*INSTRUCTIONS TO FOLLOW:*
Please transcribe every record below exactly as it appears.

*DATA SUPPLIED:*
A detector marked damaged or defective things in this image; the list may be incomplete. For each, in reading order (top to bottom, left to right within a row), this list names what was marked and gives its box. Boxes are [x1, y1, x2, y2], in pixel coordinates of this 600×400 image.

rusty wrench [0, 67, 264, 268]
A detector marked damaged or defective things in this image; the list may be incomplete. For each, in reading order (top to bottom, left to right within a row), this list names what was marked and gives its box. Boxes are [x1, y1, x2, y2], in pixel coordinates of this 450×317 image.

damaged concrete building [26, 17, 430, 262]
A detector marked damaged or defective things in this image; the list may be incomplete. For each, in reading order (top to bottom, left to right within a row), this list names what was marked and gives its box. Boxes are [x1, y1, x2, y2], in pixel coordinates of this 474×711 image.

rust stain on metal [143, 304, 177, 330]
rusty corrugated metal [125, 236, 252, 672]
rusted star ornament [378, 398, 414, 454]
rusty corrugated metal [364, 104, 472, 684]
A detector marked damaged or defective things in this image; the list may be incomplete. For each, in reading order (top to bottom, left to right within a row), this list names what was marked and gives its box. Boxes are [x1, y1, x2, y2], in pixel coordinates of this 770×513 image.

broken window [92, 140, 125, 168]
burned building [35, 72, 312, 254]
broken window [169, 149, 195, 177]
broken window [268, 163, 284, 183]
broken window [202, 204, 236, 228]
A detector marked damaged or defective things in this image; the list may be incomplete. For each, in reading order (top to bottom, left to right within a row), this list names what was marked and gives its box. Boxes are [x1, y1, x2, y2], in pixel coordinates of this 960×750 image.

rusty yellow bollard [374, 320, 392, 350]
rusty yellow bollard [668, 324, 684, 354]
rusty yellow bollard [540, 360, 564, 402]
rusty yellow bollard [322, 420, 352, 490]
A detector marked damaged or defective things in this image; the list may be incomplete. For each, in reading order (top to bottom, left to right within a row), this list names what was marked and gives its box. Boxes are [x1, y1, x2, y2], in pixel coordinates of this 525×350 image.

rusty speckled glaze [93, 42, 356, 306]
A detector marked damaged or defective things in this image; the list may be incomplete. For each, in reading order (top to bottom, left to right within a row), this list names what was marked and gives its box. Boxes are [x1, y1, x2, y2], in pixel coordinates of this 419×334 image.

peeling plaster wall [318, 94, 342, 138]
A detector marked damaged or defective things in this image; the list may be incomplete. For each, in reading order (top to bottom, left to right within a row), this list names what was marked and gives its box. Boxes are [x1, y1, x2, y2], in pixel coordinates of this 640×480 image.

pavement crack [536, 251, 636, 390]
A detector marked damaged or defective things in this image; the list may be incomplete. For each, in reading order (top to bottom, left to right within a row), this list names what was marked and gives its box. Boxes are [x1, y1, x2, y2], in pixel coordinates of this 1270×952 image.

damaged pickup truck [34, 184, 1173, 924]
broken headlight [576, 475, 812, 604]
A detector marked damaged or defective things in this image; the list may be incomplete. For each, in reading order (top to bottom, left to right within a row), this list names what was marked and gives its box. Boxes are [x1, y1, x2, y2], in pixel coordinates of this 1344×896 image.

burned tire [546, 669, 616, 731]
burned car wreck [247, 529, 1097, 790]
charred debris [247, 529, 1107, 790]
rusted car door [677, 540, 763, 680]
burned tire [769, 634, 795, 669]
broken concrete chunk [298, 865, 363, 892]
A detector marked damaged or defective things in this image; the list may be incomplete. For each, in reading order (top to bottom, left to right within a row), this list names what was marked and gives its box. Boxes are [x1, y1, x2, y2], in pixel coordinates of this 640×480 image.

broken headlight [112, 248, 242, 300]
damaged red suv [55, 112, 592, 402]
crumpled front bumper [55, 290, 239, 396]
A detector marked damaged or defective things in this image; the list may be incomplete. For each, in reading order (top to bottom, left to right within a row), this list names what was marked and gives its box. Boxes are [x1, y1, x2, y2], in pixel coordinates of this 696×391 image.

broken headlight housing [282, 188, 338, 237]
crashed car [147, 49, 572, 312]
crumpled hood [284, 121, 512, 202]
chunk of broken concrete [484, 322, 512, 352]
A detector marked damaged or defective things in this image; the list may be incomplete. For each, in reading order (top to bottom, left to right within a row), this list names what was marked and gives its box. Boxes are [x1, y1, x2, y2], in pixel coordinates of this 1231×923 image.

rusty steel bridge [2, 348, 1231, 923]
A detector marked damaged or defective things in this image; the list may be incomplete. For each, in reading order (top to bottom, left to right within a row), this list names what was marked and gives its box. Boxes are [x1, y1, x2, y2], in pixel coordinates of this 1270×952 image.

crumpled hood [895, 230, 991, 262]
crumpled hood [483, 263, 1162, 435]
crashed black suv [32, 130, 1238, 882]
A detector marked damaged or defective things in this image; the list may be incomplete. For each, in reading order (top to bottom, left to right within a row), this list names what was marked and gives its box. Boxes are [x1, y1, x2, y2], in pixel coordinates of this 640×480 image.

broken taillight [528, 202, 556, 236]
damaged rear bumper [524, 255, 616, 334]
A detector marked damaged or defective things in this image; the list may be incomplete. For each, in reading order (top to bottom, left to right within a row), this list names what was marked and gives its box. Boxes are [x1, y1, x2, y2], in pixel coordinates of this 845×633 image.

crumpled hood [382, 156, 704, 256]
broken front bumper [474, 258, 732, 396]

*ANSWER TO THIS TASK:*
A detector marked damaged or defective things in this image; the list may be incomplete. For each, in reading order (top to bottom, left to right within a row), this list names what was marked and gives its box. Boxes are [x1, y1, x2, y2], in pixel coordinates of this 600×400 image.

rusty wrench [0, 67, 264, 268]
A detector marked damaged or defective things in this image; the list may be incomplete. For each, in reading order (top to bottom, left to right within a row), this list names what was marked and gives its box. Boxes are [x1, y1, x2, y2], in pixel coordinates of this 450×317 image.

damaged concrete building [26, 17, 430, 262]
A detector marked damaged or defective things in this image; the list may be incomplete. For each, in reading order (top to bottom, left to right within a row), this list names what was marked and gives its box. Boxes are [x1, y1, x2, y2], in pixel coordinates of this 474×711 image.

rust stain on metal [143, 304, 177, 330]
rusty corrugated metal [125, 236, 252, 672]
rusted star ornament [378, 398, 414, 454]
rusty corrugated metal [364, 104, 472, 684]
A detector marked damaged or defective things in this image; the list may be incomplete. For each, in reading order (top to bottom, left to right within a row), this list names what was marked and gives its box. Boxes are [x1, y1, x2, y2], in pixel coordinates of this 770×513 image.

broken window [92, 140, 125, 168]
burned building [35, 72, 312, 254]
broken window [169, 149, 195, 177]
broken window [268, 163, 284, 183]
broken window [202, 204, 236, 228]
A detector marked damaged or defective things in this image; the list may be incomplete. For each, in reading order (top to bottom, left to right within a row), this list names what was marked and gives its box. Boxes are [x1, y1, x2, y2], in pixel coordinates of this 960×750 image.

rusty yellow bollard [374, 320, 392, 350]
rusty yellow bollard [668, 324, 684, 354]
rusty yellow bollard [540, 360, 564, 402]
rusty yellow bollard [322, 420, 352, 490]
A detector marked damaged or defective things in this image; the list may be incomplete. For each, in reading order (top to bottom, left to right within a row), this list names what was marked and gives its box. Boxes are [x1, y1, x2, y2], in pixel coordinates of this 525×350 image.

rusty speckled glaze [93, 42, 356, 306]
A detector marked damaged or defective things in this image; the list may be incomplete. For each, in reading order (top to bottom, left to right within a row), this list names what was marked and gives its box. Boxes are [x1, y1, x2, y2], in pixel coordinates of this 419×334 image.

peeling plaster wall [318, 94, 342, 138]
A detector marked damaged or defective things in this image; the list may be incomplete. For each, in reading order (top to bottom, left to right within a row), this list names what was marked and gives its box. Boxes are [x1, y1, x2, y2], in pixel coordinates of this 640×480 image.

pavement crack [536, 251, 636, 390]
A detector marked damaged or defective things in this image; the list may be incomplete. For each, in reading order (top to bottom, left to right within a row), this list names what was marked and gives its box. Boxes are [x1, y1, x2, y2], in pixel coordinates of this 1270×952 image.

damaged pickup truck [34, 184, 1173, 924]
broken headlight [576, 475, 812, 604]
A detector marked damaged or defective things in this image; the list may be incomplete. For each, in reading order (top to bottom, left to right within a row), this list names what was marked and gives its box. Boxes are [x1, y1, x2, y2], in pixel coordinates of this 1344×896 image.

burned tire [546, 669, 616, 731]
burned car wreck [247, 529, 1097, 790]
charred debris [247, 529, 1107, 790]
rusted car door [677, 540, 763, 680]
burned tire [769, 634, 795, 669]
broken concrete chunk [298, 865, 363, 892]
A detector marked damaged or defective things in this image; the list may be incomplete. For each, in reading order (top to bottom, left to right within a row), this list names what was marked and gives its box. Boxes are [x1, y1, x2, y2], in pixel coordinates of this 640×480 image.

broken headlight [112, 248, 242, 300]
damaged red suv [55, 112, 592, 402]
crumpled front bumper [55, 290, 239, 396]
A detector marked damaged or defective things in this image; the list may be incomplete. For each, in reading order (top to bottom, left to right within a row), this list names what was marked and gives its box. Boxes are [x1, y1, x2, y2], in pixel coordinates of this 696×391 image.

broken headlight housing [282, 188, 338, 237]
crashed car [147, 49, 572, 312]
crumpled hood [284, 121, 512, 202]
chunk of broken concrete [484, 322, 512, 352]
A detector marked damaged or defective things in this image; the list may be incomplete. For each, in reading order (top to bottom, left to right within a row), this list names what was marked and gives its box. Boxes are [x1, y1, x2, y2], in pixel coordinates of this 1231×923 image.

rusty steel bridge [2, 348, 1231, 923]
A detector marked damaged or defective things in this image; the list may be incomplete. For each, in reading order (top to bottom, left to right within a row), this list names what was marked and gives its box. Boxes are [x1, y1, x2, y2], in pixel coordinates of this 1270×952 image.

crumpled hood [895, 230, 991, 262]
crumpled hood [483, 263, 1162, 435]
crashed black suv [32, 130, 1238, 882]
A detector marked damaged or defective things in this image; the list may be incomplete. For each, in reading order (top to bottom, left to right within a row), this list names what was marked and gives its box. Boxes are [x1, y1, x2, y2], in pixel coordinates of this 640×480 image.

broken taillight [528, 202, 556, 236]
damaged rear bumper [524, 255, 616, 334]
A detector marked damaged or defective things in this image; the list may be incomplete. For each, in reading order (top to bottom, left to right within a row), this list names what was marked and gives its box. Boxes are [x1, y1, x2, y2], in pixel coordinates of this 845×633 image.

crumpled hood [382, 156, 704, 256]
broken front bumper [474, 258, 732, 396]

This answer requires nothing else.